The destination is a NetDest which is a bitvector of MachineIDs. These are split into multiple sections. I know I’m running with two CPUs, so the first two 0’s are for the CPUs, and the other 1 must be fore the directory.

2285: PerfectSwitch-2: Message: [ResponseMsg: addr = [0x8c0, line 0x8c0] Type = InvAck Sender = L1Cache-1 Destination = [NetDest (16) 0 0  -  -  - 1  -  -  -  -  -  -  -  -  -  -  -  -  - ] DataBlk = [ 0x0 0x0 0x0 0x0 0x0 0x0 0x0 0x0 0x0 0x0 0x0 0x0 0x0 0x0 0x0 0x0 0x0 0x0 0x0 0x0 0x0 0x0 0x0 0x0 0x0 0x0 0x0 0x0 0x0 0x0 0x0 0x0 0x0 0x0 0x0 0x0 0x0 0x0 0x0 0x0 0xb1 0xb2 0xb3 0xb4 0xca 0xcb 0x0 0x0 0x0 0x0 0x0 0x0 0x0 0x0 0x0 0x0 0x0 0x0 0x0 0x0 0x0 0x0 0x0 0x0 ] MessageSize = Control Acks = 0 ]
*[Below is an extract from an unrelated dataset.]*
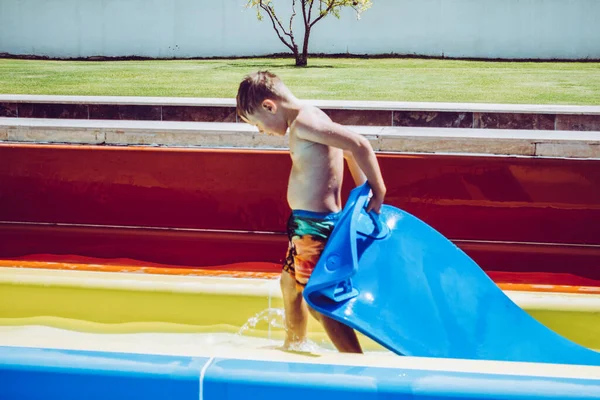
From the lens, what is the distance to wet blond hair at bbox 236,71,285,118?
2.30 metres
This message has the type InvAck, which is clearly wrong! It seems that we are setting the requestor wrong when we send the invalidate (Inv) message to the L1 caches from the directory.

Yes. This is the problem. We need to make the requestor the original requestor. This was already correct for the FwdGetS/M, but I missed the invalidate somehow. On to the next error!

panic: Invalid transition
system.caches.controllers0 time: 2287 addr: 0x8c0 event: LastInvAck state: SM_AD

This seems to be that I am not counting the acks correctly. It could also be that the directory is much slower than the other caches at responding since it has to get the data from memory.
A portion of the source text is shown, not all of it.